Iconic Ambitions in a Booming Area
This article is from the archive of The New York Sun before the launch of its new website in 2022. The Sun has neither altered nor updated such articles but will seek to correct any errors, mis-categorizations or other problems introduced during transfer.

A condition approaching mass hypnosis appears to have descended upon the citizens of New York. We have come to believe that those parts of the city wherein we would not have dared to set foot a decade ago are now among the most beautiful and desirable on the island of Manhattan. It may have been a foregone conclusion that, as the real estate market approached incandescence and as traditionally desirable areas like the Upper East Side reached the point of saturation, the West Side Highway, the meatpacking district, and other industrial zones would have to be redeemed for the leisured classes. But that still does not explain the fervent activity that has engulfed the formerly industrial zone at Spring and Greenwich Streets.
That this area is viewed with almost libidinous desire by well-heeled apartment hunters is nothing less than astounding; indeed, it is even clamoring for its own name. (Hudson Square and West SoHo have been suggested.) No fewer than six big projects are going up or are now complete, among them two contiguous buildings just north ofCanal Street, 505 and 497 Greenwich (also known as the Greenwich Street Project.)

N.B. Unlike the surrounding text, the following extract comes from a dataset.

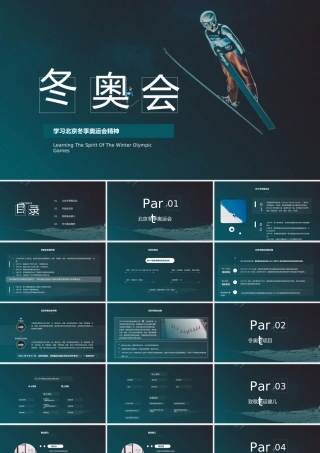北京冬奥会主题教学PPT模板.pptx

The latter is no better than 505, but the architect, Winka Dubbeldam, is Dutch, which means she has apprenticed with Rem Koolhaas, which means we must give it priority. (Sorry, but such are the protocols of architectural criticism.) This building positively brays its iconic ambitions: A six-story converted warehouse stands locked in the bear-hug of an 11-story “parabuilding” whose 10,000-square-foot glass-and-steel curtain wall buckles and spills down the facade. The glass slings over the roof of the warehouse, and the two structures are separated by six cantilevered concrete balconies.
Though Ms. Dubbeldam exhibits some imagination in reinterpreting the traditional mandates of the New York setback, the willful chaos of her facade is too vexatious to sit quietly on this newly residential block, but not nearly chaotic enough to advance the Deconstructivist agenda it serves. Part of the problem is that with so many of these Deconstructivist artifacts littering the planet, it is increasingly difficult for new ones to seem quite as shocking as in the past. Frank Gehry’s Fred and Ginger Building in Prague has some juice to it, and so perhaps has Mr. Koolhaas’s new student center at the Illinois Institute of Technology. But in this latest building, the style feels fundamentally defanged.

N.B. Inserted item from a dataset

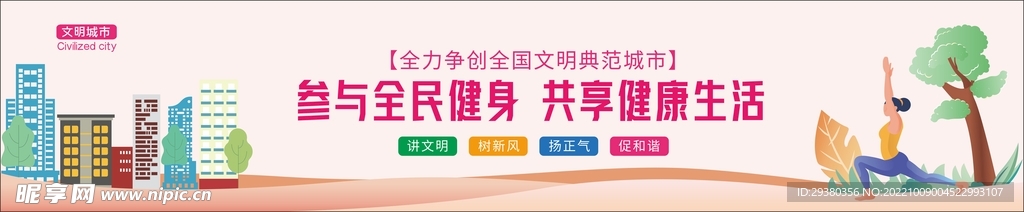 文明城市墙绘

I suspect that some of this can be blamed on a quality that hangs in the very air over Manhattan, dragging all things down toward inevitable mediocrity. Doubtless the unnumbered compromises and permissions that had to be worked out with the city doomed the project from the start. It should also be said that, for decades now, New York has been behind the curve when it comes to adopting new styles. Indeed, the fact that this building was built at all is probably proof that Deconstruction, at last, is on the way out.
Just to the north, 505 Greenwich Street is the work of Gary Handel, who has built abundantly in Manhattan. Among his projects are the Ritz-Carlton in Battery Park City and much of that spit of real estate where Broadway and Columbus Avenue converge at 67th Street. Mr. Handel designed or collaborated on Lincoln Square (with the Sony Theater), Lincoln Triangle (with Barnes & Noble), and Lincoln West (directly behind Alice Tully Hall). In addition, he has collaborated with the prestigious Christian de Portzamparc on the LVMH Building on East 57th Street, and they appear to be collaborating on another on Park Avenue South.
None of that, however, makes him a name to reckon with, which is why the real estate prospectuses surrounding 505 do not see fit to mention his firm. It is a much more staid affair than 497: a 14-story slab that doubles around to form a second slab on Renwick Street. The Greenwich facade consists of an infinitely regular glass-and-steel curtain wall that protrudes slightly from a matrix of pre-cast concrete and rises over a base of burnished copper.
Beyond the opulent ratio of infill to glass, the general appearance of this slab bears a great affinity to the Phillips Club, which Mr. Handel completed in 1999 near Lincoln Center and which houses the new Balducci’s on 66th Street. And the fact that the same general solution has been applied to two rather different sets of circumstances argues for a general lack of imagination that is borne out in the details of both projects. That said, the lobby of 505 manages to achieve an energetic tone of high-Modernist integrity, and Mr. Handel’s 255 Hudson Street, which is nearing completion right around the corner, will probably be a little more interesting.